What did that mean? Was the cancer back?
"Yes," Strawberry said quietly as he walked away.
There was no emotion in the words, no tears like the ones he shed almost two years ago when he first talked about his health. It was if his roller-coaster life had steeled him for still another crisis.
"I knew something wasn't right a few weeks ago," Strawberry told the Daily News of New York. "I had a lot of pain in the side of my kidney area. Something wasn't normal. I didn't think about it until yesterday (Thursday).
"Yesterday was the first day they discovered it had gone into the lymph nodes. There's a tumor in there that they're going to have to go into and take care of."
And then, Strawberry fully expects he will be welcomed back to baseball as he ends his third suspension in five years for drug abuse and go back about his business of hitting home runs.
At age 38.
After sitting out most of the 1999 season and probably all of 2000.
"Maybe next year I'll be back," he said. "I'm not going to give up. Maybe this will be anther story for me to redeem myself. I'm going to give it everything I have. I do have another story in me."
So far, his stories have mostly been tragedies, sad epics about what might have been.
The Strawberry saga began in 1983 when he was promoted to the majors at 21 by a New York Mets team desperate for a star. The Strawberry spiral began not long after that.
By 1987, there were domestic problems. His wife, Lisa, charged that he had broken her nose. After repeated separations and reconciliations, she filed for divorce. Later, there would be charges of failed child support.
By 1990, he was in New York's Smithers Clinic, being treated for alcohol abuse.
He left the Mets for a $20 million free agent contract with the Los Angeles Dodgers that year but injuries limited his production. On the eve of the 1994 season, he failed to show for the final exhibition game and was released.

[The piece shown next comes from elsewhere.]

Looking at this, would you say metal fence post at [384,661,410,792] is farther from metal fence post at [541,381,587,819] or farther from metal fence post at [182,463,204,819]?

Within days, he was in the Betty Ford clinic for substance abuse treatment. The San Francisco Giants had him for 29 games that season. But a year later, he was suspended by major league baseball for failing to follow his aftercare treatment program, and the Giants released him.
In 1995, he pleaded guilty to tax charges and was placed on three years' probation. He pressed on, trying to reconstruct his career by playing for St. Paul in the independent Northern League. His ability to hit home runs earned him a contract with the New York Yankees and five seesaw seasons during which he was in and out of their lineup, limited by more injuries, more substance troubles and the cancer diagnosis.
Last year, when the Yankees celebrated their third World Series championship in four years, Strawberry sobbed as he thanked manager Joe Torre for having faith in him.
Now, as he faces his latest crisis, he will need all the faith he can find in his doctors, in his family and in himself.